=== Requirements ===
Copy verbatim the lines that begin with the one containing "What is the" and run through the final line, with both ends included. Copy only that part.

=== Given information ===
= = = =

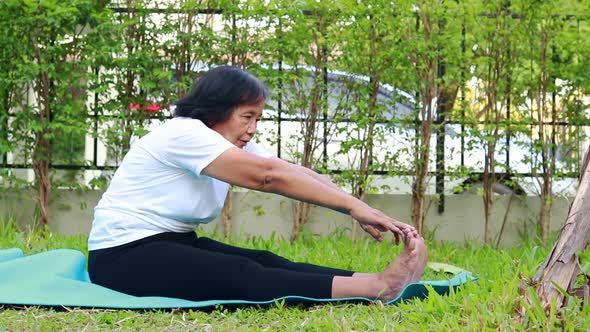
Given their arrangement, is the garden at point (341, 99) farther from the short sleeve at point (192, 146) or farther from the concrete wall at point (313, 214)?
the short sleeve at point (192, 146)

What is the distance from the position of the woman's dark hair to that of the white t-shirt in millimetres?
129

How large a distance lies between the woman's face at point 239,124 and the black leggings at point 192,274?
511mm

= = = =

=== Answer in full ===
What is the distance from the position of the woman's dark hair to that of the white t-shirt in millimetres?
129

How large a distance lies between the woman's face at point 239,124 and the black leggings at point 192,274?
511mm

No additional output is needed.